**PROBLEM REQUIREMENTS**
From the line that includes "If you had to pick from" to the last line of the records that follow, copy every line exactly and nothing more, omitting pictures.
## Start DATA FOR THIS EXERCISE
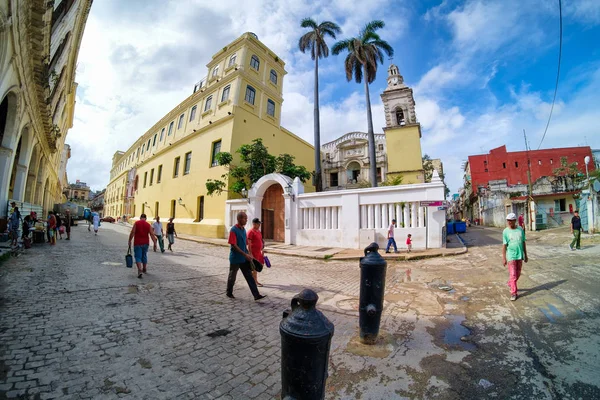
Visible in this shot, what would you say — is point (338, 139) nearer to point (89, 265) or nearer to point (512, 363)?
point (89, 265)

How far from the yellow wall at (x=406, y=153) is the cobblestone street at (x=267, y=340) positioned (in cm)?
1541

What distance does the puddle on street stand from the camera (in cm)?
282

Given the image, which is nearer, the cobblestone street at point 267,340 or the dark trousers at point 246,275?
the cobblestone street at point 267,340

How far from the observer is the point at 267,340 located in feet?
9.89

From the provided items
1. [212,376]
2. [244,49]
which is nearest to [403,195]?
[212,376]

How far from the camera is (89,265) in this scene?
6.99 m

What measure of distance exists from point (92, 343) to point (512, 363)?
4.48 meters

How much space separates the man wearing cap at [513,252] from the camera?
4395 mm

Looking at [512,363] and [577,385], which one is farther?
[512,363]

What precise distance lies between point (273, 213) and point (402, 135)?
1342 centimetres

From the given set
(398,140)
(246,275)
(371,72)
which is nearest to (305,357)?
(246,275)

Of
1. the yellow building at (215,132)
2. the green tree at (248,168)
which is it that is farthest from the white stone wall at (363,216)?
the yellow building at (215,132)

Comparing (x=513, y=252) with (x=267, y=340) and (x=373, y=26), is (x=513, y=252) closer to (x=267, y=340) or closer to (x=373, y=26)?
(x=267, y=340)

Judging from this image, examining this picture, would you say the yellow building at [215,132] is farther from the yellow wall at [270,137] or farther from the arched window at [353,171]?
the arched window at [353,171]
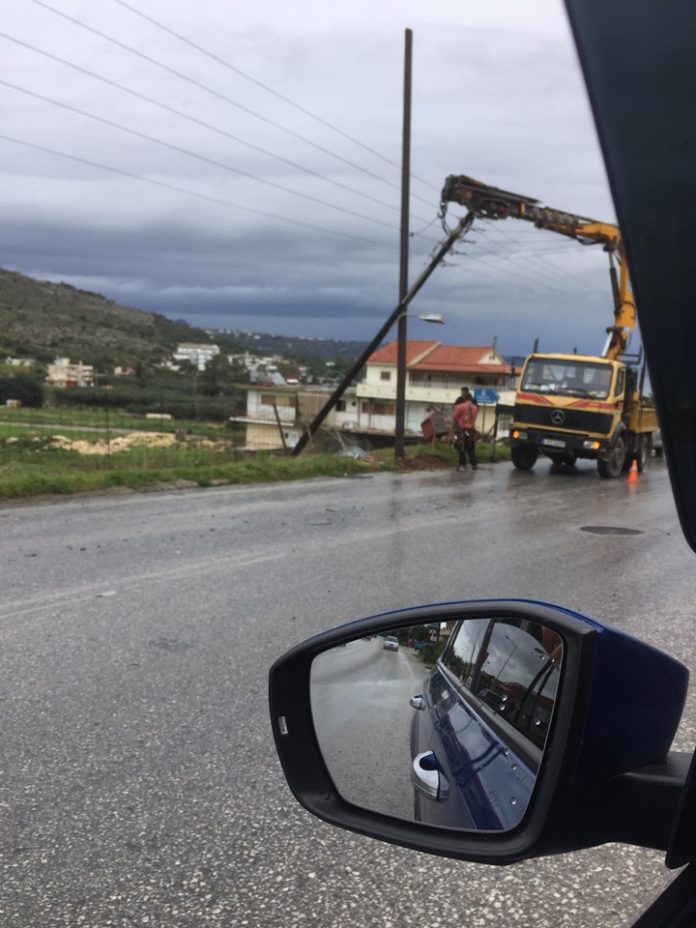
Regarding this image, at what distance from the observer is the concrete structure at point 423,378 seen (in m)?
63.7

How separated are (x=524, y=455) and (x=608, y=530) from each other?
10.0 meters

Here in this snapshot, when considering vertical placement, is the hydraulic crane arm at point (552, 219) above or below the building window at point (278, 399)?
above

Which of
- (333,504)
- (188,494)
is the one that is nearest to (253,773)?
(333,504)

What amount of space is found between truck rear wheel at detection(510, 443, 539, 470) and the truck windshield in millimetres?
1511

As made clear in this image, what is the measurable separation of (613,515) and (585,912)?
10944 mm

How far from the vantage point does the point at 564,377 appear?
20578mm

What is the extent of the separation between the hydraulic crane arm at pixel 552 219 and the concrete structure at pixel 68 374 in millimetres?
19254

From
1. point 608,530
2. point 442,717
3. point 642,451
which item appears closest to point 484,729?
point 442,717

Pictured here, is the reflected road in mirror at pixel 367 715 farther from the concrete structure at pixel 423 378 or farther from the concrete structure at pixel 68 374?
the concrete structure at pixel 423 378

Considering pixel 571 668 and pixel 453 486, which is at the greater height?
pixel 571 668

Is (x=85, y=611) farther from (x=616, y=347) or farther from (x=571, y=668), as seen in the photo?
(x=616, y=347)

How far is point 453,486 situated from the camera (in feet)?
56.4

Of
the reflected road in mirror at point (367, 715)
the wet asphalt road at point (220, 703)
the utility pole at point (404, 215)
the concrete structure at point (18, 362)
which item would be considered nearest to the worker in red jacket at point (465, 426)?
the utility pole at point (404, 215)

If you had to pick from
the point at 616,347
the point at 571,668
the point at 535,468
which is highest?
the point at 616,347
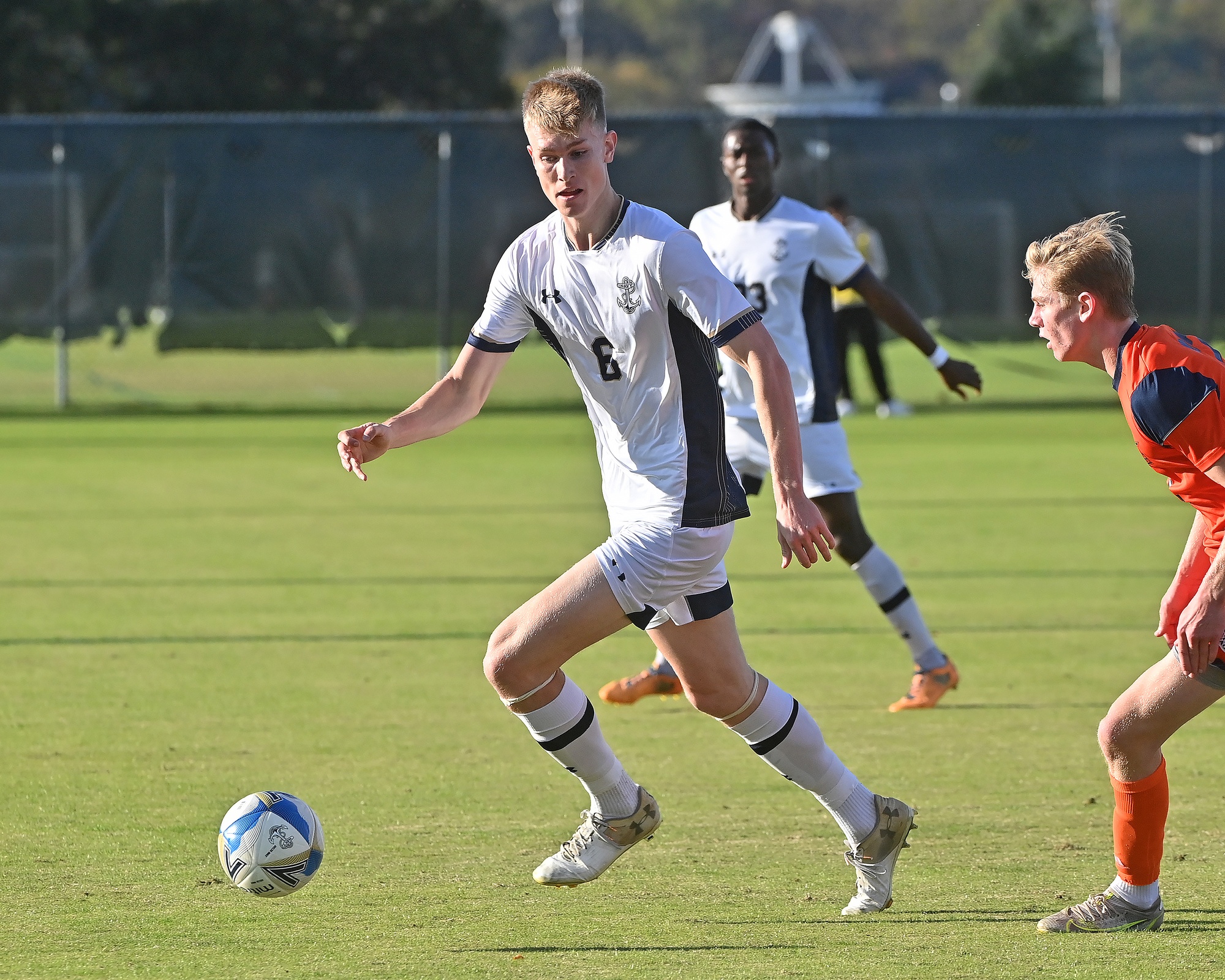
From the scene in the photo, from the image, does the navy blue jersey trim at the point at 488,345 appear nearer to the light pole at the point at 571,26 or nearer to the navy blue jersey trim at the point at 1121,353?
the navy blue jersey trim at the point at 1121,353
## End DATA FOR THIS EXERCISE
**OUTPUT OF THE EXERCISE**
If you had to pick from
the point at 616,347
the point at 571,668
the point at 535,468
which is highest?
the point at 616,347
From the scene in the photo, from the image, does the navy blue jersey trim at the point at 488,345 appear nearer to the light pole at the point at 571,26 or nearer to the navy blue jersey trim at the point at 1121,353?
the navy blue jersey trim at the point at 1121,353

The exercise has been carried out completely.